A few months after the 1967 war, Yeshayahu Leibowitz, a leading Israeli intellectual, said that the occupation was unjust and would lead to the subjugation of the Palestinians, and even to the corruption of Israeli society.
Ancient Israel gifted the world with the revolutionary idea that it is justice, not military might, that brings peace. Now is the hour for that wisdom to be reborn.

Egan’s Law

From SatireWire a modest, almost Swiftian proposal.

Trenton, N.J. (SatireWire.com) — Under a new law designed to protect minors, local police departments will now be required to inform residents any time a known Roman Catholic church moves into their neighborhood.
The law also mandates that Catholic churches register with authorities, wear electronic monitoring devices, and be prohibited from moving to within a half-mile radius of a school.

Progress! But weird.

Certainly Taiwan has one up on us at least in this issue, but the argument and the teminology used in this latest development is as idiosyncratic as it is weird.
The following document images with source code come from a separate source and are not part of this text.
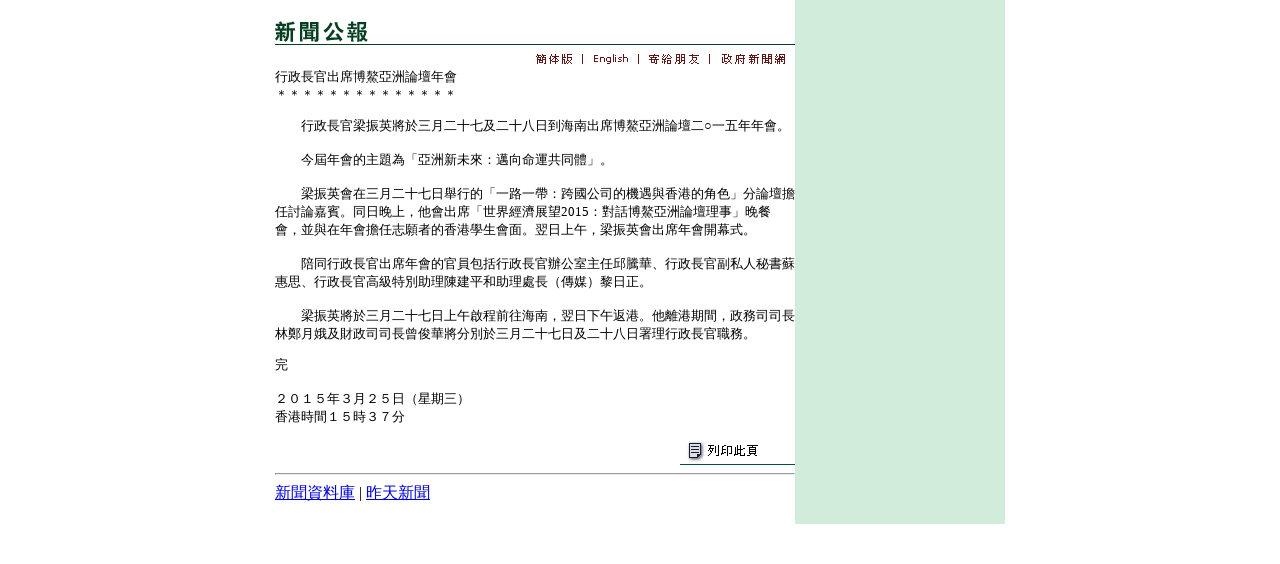

--- FILE ---
content_type: text/html
request_url: https://www.info.gov.hk/gia/general/201503/25/P201503250567.htm
body_size: 1635
content:

















<!DOCTYPE html PUBLIC "-//W3C//DTD XHTML 1.0 Transitional//EN" "http://www.w3.org/TR/xhtml1/DTD/xhtml1-transitional.dtd">
<html xmlns="http://www.w3.org/1999/xhtml">
<head>
<title>行政長官出席博鰲亞洲論壇年會</title>
<meta http-equiv="content-type" content="text/html; charset=BIG5" />
<meta http-equiv="Last-Modified" content="Wed, 25 Mar 2015 15:37:04 +0800" />
<meta name="date" content="2015-03-25T15:37:04+08:00" />
<link rel="stylesheet" type="text/css" href="../../nn4.css" media="screen" />
<link rel="stylesheet" type="text/css" href="../../chi.css" media="screen, print" />
<link rel="stylesheet" type="text/css" href="../../print.css" media="print" />
<style media="screen" type="text/css">
	@import url(../../base.css);
</style>

<script language="JavaScript" type="text/JavaScript" src="../../lib.js"></script>
<script language="JavaScript" type="text/JavaScript" src="../../listDecorate.js"></script>
<script language="JavaScript" type="text/JavaScript" src="../../kanhan.js"></script>
</head>

<body>
<div id="wrapper">
  <div id="content">
    <div id="header"><img src="../../tc_graphics/header.gif" alt="新聞公報" id="headerImg" /></div>

    <!-- lang bar start -->
    <div id="langbar">
      <a href="http://sc.isd.gov.hk/gb/www.info.gov.hk/gia/general/201503/25/P201503250567.htm" id="lang1Link"><img name="lang1" id="lang1" src="../../tc_graphics/lang1.gif" border="0" alt="簡體版" /></a>

      <a href="http://www.info.gov.hk/gia/general/201503/25/P201503250569.htm" id="lang2Link"><img name="lang2" id="lang2" src="../../tc_graphics/lang2.gif" border="0" alt="英文版" /></a>
	  <a href="http://www.info.gov.hk/cgi-bin/isd/gia/presend.pl?lang=chi" target="_blank"><img src="../../tc_graphics/email.gif" alt="寄給朋友" id="email" name="email" border="0" /></a>
	  <a href="http://www.news.gov.hk/tc/index.shtml" target="_top"><img src="../../tc_graphics/news2.gif" alt="政府新聞網" id="news" name="news" border="0" /></a>
    </div>
    <!-- lang bar end -->
    <!-- press release start -->
    <div id="pressrelease">
    	<!--contents-->
	      行政長官出席博鰲亞洲論壇年會<br />
	    ＊＊＊＊＊＊＊＊＊＊＊＊＊＊<p>
	    　　行政長官梁振英將於三月二十七及二十八日到海南出席博鰲亞洲論壇二○一五年年會。<br/><br/>　　今屆年會的主題為「亞洲新未來：邁向命運共同體」。<br/><br/>　　梁振英會在三月二十七日舉行的「一路一帶：跨國公司的機遇與香港的角色」分論壇擔任討論嘉賓。同日晚上，他會出席「世界經濟展望2015：對話博鰲亞洲論壇理事」晚餐會，並與在年會擔任志願者的香港學生會面。翌日上午，梁振英會出席年會開幕式。<br/><br/>　　陪同行政長官出席年會的官員包括行政長官辦公室主任邱騰華、行政長官副私人秘書蘇惠思、行政長官高級特別助理陳建平和助理處長（傳媒）黎日正。<br/><br/>　　梁振英將於三月二十七日上午啟程前往海南，翌日下午返港。他離港期間，政務司司長林鄭月娥及財政司司長曾俊華將分別於三月二十七日及二十八日署理行政長官職務。<br />
	    </p>
	    <p>
  	  	完<br /><br />
  	  	２０１５年３月２５日（星期三）<br/>香港時間１５時３７分<br />
  	    </p>
  	    <!--contents-->
    </div>
    <!-- press release end -->

    <!-- photos start -->
    <!-- photos end -->

    <div id="print">
        <a href="P201503250567_print.htm" target="_blank"><img src="../../tc_graphics/print_icon.gif" alt="列印此頁" id="printbtn" border="0" /></a>
    </div>
    <hr />
    <div id="footer">
        <a href="/gia/ISD_public_Calendar_tc.html">新聞資料庫</a> | <a href="http://www.info.gov.hk/gia/general/201503/24c.htm">昨天新聞</a>
    </div>
  </div>

  <div id="sidebar">


  </div>
</div>
</body>

</html>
Defence Minister Tang Yiau-ming told government lawyers that the ban against military police candidates with “sexual orientation impairment” would be dropped because “the military preserves the security of all citizens, including homosexuals,” according to a report by the Taipei Times.

Why can’t we say the same about the protection offered by our military? But let’s keep out the phrase, “sexual orientation impairment.”

“Oh boy! Now it’s a felony.”

Reno, now more than ever.
The NYTimes visits Reno’s new show and Anita Gates finds it “. . . consistently, energetically, loudly funny.”

Reno sticks to her politics, no matter what the current fashion. At a recent performance her anti-Giuliani comments met with nervous silence, but her anti-Bush remarks were a hit. “Can’t we get a smart guy?” she asks at one point, describing the president’s unrehearsed public-speaking style as “like a drunk trying to look sober.”